SUPPLIED TEXT ▸
»»

Posted 18 January 2007 - 10:52 AM
That was a week ago, Mr. Michaels retuned again yesterday with his wife and more black truffles. Much to our delight, it was much like last week except for his new soft sided cooler, and some larger truffles. We cannot thank this man enough for his patience and persistence to wait over 5 years to see if anything would happen.
Posted 18 January 2007 - 11:04 AM
Hmm, maybe I should go dig around the trees in the backyard!!
Posted 18 January 2007 - 11:50 AM
Posted 18 January 2007 - 11:56 AM
edited to add: Here is an article titled "Black Gold" about the commercial Perigord truffle venture in North Carolina: link
(The article is from March 2004).
It mentions that the Garland family, located just north of Raleigh, were the first in the US to produce Perigod truffles in the US. It's hard to understand what attracted Garland to truffles in the first place. He says in the late 1970s he read an article on the front page of the Wall Street Journal about a new method of inoculating trees in order to grow truffles (in the past, truffle cultivation was achieved by planting trees in places where the soil was known to have the fungus, making it impossible to grow truffles outside natural truffle regions). Garland, the former head of the digital electronics program at Alamance Community College, whose previous agriculture experience consisted of growing hothouse tomatoes, says that one article inspired enough interest in him to search out the man who was mentioned and buy a few hundred hazelnut trees from him. He says he didn't really even know what a truffle was. It was more than 10 years after planting the trees that Garland actually found a truffle. It had taken him some time to find out that North Carolina soil is too acidic and needs to be treated with lime in order to have the right pH. During those years, he learned more and more about the truffle, and his desire to produce them grew. In the meantime, he also developed a thriving business growing shiitake mushrooms.
Looking at that article and this link, it looks like there have been some subsidies to help promote this as an alternative crop for some farmer's like former tobacco farmers: click
edited to add: There is a previous egullet topic that links to article I posted above here The question posed in that thread was "how does the taste of the 'Tarheel truffle' compare with European truffles?" It seemed the jury was not completely in at that time.
Did the Tennesse truffles you tasted come from a commercial operation? From the NC article it sounds like there is quite a bit of work requiered to plant proper trees and to inoculate the surrounding soil correctly.

««

WHAT NEEDS TO BE DONE ▸ Decide whether each statement agrees with the truffle forum thread: (a) Garland found his first truffle within five years of planting his trees; (b) the soil in North Carolina had to be treated with lime; (c) the "Black Gold" article dates from March 2004. Answer each with yes or no, and quote the exact words of the thread that decide it.

SOURCE EXCERPT ▸
»»

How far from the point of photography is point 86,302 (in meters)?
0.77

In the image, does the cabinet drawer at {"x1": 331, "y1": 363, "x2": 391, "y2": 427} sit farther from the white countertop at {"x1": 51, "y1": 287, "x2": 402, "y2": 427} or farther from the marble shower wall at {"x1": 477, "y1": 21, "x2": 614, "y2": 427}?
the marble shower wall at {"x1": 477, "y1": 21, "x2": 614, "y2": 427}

««

THE ANSWER ▸
(a) No: "It was more than 10 years after planting the trees that Garland actually found a truffle."
(b) Yes: "North Carolina soil is too acidic and needs to be treated with lime in order to have the right pH."
(c) Yes: "The article is from March 2004"